── Page excerpt ──

That news, however, came to the band shortly after this album was written and recorded in the fall of 2015. Man Machine Poem, produced by Broken Social Scene’s Kevin Drew and the Stills’ Dave Hamelin, is not something Downie or the band knew would be a final statement, and should not be treated as such. Most important, long-dormant Hip fans who now have a sudden urge to see their teenage heroes one last time need to realize—dear God, if they haven’t by now—that this is not the same band who made “New Orleans is Sinking.” News flash: The Hip has not been that band for a very, very long time. If your impression of these Canadian heroes ossified in the early 1990s, then by all means cling to those first three albums during your mourning period.

───

Short task 1: Extract every line of the records that contains the string "bbox". Case counts.

── Source material ──

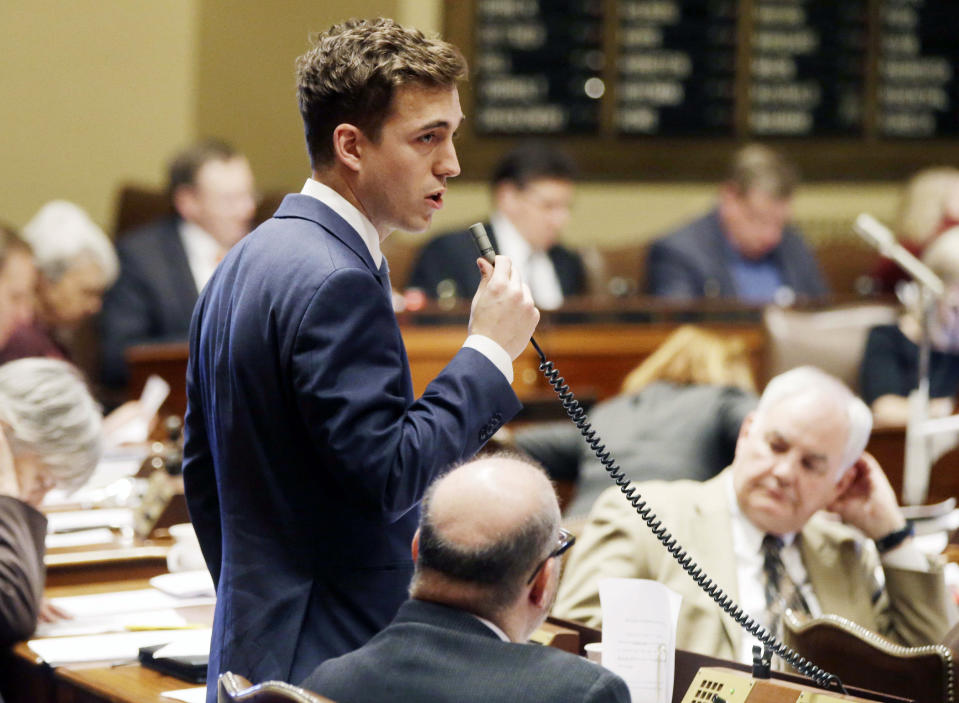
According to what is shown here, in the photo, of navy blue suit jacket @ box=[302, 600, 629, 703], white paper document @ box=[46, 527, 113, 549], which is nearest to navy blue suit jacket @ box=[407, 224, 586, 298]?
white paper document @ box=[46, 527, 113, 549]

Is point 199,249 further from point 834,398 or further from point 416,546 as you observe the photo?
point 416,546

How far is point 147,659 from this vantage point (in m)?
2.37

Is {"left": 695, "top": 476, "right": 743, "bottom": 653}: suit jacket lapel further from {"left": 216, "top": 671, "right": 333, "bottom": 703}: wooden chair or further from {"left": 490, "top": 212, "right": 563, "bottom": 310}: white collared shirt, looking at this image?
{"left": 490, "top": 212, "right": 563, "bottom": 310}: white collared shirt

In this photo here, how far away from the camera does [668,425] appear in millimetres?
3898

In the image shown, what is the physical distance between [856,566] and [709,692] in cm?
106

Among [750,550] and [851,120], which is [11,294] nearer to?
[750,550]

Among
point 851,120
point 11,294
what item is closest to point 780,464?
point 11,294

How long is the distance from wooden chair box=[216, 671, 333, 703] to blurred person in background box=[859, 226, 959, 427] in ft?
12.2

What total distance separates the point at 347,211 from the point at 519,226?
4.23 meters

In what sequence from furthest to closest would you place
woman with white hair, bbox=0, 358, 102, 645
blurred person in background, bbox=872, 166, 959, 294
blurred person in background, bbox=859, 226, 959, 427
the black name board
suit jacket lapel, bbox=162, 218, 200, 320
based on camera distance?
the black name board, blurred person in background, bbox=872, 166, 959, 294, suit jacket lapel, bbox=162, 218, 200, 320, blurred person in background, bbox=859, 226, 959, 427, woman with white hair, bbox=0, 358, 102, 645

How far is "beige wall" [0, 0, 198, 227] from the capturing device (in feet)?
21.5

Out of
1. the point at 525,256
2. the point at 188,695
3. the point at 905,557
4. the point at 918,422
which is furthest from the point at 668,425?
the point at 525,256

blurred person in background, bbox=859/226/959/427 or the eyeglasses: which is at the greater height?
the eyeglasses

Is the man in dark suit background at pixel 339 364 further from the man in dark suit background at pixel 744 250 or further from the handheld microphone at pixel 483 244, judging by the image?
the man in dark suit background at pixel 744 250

───
── Source material ──

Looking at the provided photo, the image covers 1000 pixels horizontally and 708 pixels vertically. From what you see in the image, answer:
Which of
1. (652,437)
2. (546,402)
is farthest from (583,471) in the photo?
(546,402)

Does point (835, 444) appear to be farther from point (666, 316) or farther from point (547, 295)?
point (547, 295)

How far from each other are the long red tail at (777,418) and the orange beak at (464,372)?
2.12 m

───

Short task 2: Do these statements agree with the album review? (a) The album was written and recorded in the fall of 2015. (b) Kevin Drew produced Man Machine Poem alone. (c) Downie and the band knew the album would be a final statement. Answer yes or no for each, and quote the deciding words of the review.

Correct result 1:
woman with white hair, bbox=0, 358, 102, 645
blurred person in background, bbox=872, 166, 959, 294
blurred person in background, bbox=859, 226, 959, 427
suit jacket lapel, bbox=162, 218, 200, 320
the black name board, blurred person in background, bbox=872, 166, 959, 294, suit jacket lapel, bbox=162, 218, 200, 320, blurred person in background, bbox=859, 226, 959, 427, woman with white hair, bbox=0, 358, 102, 645
blurred person in background, bbox=859/226/959/427 or the eyeglasses: which is at the greater height?

Correct result 2:
(a) Yes: "this album was written and recorded in the fall of 2015"
(b) No: "produced by Broken Social Scene’s Kevin Drew and the Stills’ Dave Hamelin"
(c) No: "is not something Downie or the band knew would be a final statement"